Let me add some other things to this thought process as I try to work through it. I receive regular emails from a Jerusalemite Christian (I am on a circulation, they are not just for my own edification) who has much to say against Israeli Jews. I have other contacts through the social media who are Jews and speak eloquently in the opposite direction. I have a genuine belief in the proximity of Christians and Jews (and an association with the Council of Christians and Jews, and a burgeoning one with the ICCJ), and am still raw with the emotional wounds of visiting the Holocaust Memorial in Jerusalem. I hear news stories about actions on the part of the Israeli government that cannot be justified (speaking of the attack and murder of aid workers on ships). I am ever aware of the insidious reach of Islamic extremist groups who favour nothing more than a warm moist bed of brewing Palestinian hatred. 

What is absolutely clear to me is that this is absolutely unclear. It is reminiscent of my short stint as a jeweller when I used to set to and unpick knotted fine gold chains with five pins. Even the name is hard to claim without hurting someone. Calling The Holy land 'Palestine' offends Jews, and to call it 'Israel' offends Palestinians. Add to this the fact that not all Palestinians are Muslims (some are Christians and some are indeed Jewish by faith), and that not all Jews are Jews (in the 'observant' sense). Add to that scriptural motivation (expediently or through conviction), political dabbling, their finances and military might - and frankly, if this were a soup of many ingredients it would defy classification, beyond 'unholy mess'. 

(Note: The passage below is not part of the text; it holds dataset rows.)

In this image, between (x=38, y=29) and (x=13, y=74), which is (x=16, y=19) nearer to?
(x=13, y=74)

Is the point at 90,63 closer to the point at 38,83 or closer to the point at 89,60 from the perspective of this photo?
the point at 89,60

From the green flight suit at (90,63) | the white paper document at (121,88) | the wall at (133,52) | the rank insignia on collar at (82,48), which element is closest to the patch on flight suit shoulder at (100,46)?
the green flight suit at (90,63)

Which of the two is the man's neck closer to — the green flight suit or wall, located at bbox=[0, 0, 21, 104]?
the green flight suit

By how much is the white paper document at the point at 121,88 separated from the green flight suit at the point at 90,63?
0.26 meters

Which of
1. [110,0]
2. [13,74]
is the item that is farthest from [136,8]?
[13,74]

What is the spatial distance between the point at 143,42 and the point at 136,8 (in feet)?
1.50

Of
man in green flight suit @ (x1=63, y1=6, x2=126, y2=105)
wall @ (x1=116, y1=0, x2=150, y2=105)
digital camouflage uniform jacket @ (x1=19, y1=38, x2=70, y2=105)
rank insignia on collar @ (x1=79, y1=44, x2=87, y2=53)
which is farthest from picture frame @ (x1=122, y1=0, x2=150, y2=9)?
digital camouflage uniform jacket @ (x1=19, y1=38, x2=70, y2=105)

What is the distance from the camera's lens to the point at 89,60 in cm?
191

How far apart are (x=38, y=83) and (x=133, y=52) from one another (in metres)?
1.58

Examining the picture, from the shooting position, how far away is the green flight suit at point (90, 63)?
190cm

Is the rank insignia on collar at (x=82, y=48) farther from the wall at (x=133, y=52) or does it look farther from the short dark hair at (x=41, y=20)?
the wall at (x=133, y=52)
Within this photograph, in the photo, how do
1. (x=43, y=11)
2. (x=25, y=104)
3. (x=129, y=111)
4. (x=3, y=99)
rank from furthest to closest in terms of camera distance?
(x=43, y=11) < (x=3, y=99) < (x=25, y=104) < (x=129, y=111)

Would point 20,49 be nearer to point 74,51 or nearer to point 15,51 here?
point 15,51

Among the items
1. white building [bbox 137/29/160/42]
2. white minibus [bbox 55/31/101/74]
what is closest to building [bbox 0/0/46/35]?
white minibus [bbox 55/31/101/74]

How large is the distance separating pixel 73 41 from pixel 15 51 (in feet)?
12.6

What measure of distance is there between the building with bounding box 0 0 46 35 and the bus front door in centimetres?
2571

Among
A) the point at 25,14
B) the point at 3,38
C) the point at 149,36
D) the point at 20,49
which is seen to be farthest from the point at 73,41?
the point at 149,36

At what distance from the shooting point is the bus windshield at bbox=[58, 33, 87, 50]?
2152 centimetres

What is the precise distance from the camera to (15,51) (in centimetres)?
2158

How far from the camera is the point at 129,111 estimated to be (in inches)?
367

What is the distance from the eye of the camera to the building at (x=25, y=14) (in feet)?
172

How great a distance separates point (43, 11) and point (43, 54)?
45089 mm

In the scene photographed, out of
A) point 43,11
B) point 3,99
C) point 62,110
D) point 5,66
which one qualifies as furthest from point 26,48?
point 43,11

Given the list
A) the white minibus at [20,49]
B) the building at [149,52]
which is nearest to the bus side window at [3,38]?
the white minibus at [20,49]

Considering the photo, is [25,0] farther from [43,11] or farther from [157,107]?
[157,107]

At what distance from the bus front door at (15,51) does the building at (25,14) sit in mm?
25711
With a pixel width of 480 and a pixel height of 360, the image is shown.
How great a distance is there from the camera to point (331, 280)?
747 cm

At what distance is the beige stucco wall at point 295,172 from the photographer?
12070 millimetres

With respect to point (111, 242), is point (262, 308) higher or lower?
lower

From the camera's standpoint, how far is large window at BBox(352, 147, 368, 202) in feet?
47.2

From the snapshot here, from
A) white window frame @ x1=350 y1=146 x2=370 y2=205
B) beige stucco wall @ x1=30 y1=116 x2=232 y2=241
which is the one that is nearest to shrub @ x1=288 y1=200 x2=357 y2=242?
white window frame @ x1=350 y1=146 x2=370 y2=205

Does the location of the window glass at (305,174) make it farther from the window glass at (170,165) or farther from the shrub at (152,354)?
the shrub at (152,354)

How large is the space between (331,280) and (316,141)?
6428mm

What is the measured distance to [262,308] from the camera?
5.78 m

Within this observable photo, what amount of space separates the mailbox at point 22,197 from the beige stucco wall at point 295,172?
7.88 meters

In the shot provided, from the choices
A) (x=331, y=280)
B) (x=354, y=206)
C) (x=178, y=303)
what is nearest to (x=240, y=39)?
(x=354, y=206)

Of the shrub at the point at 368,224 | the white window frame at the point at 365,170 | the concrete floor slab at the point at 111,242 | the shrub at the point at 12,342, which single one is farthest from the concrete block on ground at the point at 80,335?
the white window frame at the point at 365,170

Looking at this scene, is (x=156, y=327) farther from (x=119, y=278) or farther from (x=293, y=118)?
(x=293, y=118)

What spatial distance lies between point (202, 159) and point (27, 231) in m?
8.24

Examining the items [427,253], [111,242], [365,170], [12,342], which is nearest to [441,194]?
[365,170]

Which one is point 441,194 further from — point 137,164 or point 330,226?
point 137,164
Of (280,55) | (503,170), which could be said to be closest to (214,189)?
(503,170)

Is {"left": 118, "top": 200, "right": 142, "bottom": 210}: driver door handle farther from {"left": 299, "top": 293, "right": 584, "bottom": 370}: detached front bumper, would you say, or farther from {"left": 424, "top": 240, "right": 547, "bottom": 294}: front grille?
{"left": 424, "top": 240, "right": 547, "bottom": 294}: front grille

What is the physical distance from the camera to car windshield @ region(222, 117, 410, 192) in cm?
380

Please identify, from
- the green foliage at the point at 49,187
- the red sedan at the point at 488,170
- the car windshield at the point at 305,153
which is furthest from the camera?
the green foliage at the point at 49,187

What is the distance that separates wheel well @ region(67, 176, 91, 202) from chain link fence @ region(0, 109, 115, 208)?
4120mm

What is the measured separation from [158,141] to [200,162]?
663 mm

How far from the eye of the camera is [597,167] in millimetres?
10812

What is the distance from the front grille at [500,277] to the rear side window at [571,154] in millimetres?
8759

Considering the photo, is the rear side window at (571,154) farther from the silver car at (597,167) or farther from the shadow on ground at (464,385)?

Politicians have worked over this issue (and its issues) for decades. It is so much part of the narrative of the world in which I live that until recently, it was like so much white noise. Middle-East, blah blah blah. Guilty as charged. But I was wrong. Why? Because I am a Christian and although not as a resident, I believe that my faith story gives me a stake there. We are talking of nothing less than my Holy Land, my sacred place, the seat of my faith.  I feel increasingly strongly that Christians should have a voice in this almost Titan struggle - yet in a year of blogging not a single post have I seen on the subject. There are people dying over our most revered and treasured shrines. The fights are taking place over the very stones that our Lord walked across, but we seem oddly quiet as a world faith community. I venture to say that Manchester United fans would have more to say if Old Trafford were the scene of such conflict!

I will try to work out my thoughts and feelings on this very difficult situation. I have no doubt that representatives from each 'side' will make their representations (and almost with exception, angrily - born of such hurt). As I write, I have reached no conclusion, apportioned no blame - but am ever of the view that I must have a care. This isn't just a fight between two groups external to me, or us. If this were a a playground, I wonder if the Church wouldn't be the kid standing by watching the other two kids murder one another. 


  1. I have to shame-facedly confess that I avoided this programme, now thanks to your observations I feel it is one to watch on catch-up. thanks.

  2. But, as a kid who ethically and theologically feels a part of the eternal conflict, and is nevertheless geographically an 'outsider', all you can do is to stand on the side-lines and observe the progress as dispassionately as possible.
    Who knows, maybe 'peace in the Middle-East' will become a reality in your lifetime. Not, I'm afraid, in mine.

  3. You beat me to it. I thought about posting after the programme, but couldn't quite get my head around what I wanted to say. I do rather think that there are two rather naive approaches Christians typically take. One is uncritically to endorse anything that Israel and the (ultra) Zionists do. The other is to demonise Israel and Jewish settlers entirely and give uncritical support ot the Palestinian cause. Both of these to me fall far short of what the Church is called to do and be, namely to work to bring about reconciliation and peace. The point is that much of this type of work has, of necessity, to be done well away from the glare of publicity and so is largely unrecognised. If it becomes too well known, then as with much diplomacy its effectiveness is often impaired because those who prefer to play the victim card on either side will cry "Betrayal". However, I believe Andrew White has provided a good model for Christians to work with.

    Back in December I posted a short video with Elias Chacour, a Palestinian Christian leader, which I consider to be very wise words.

  4. Simmy, thank you. Yes, ++Chacour is a wonderful man, and an interesting bridge between the cultures. He came to Oxford last year and some of the parishioners listened to his lecture. We then featured him in our parish mag! Thank you for the video link.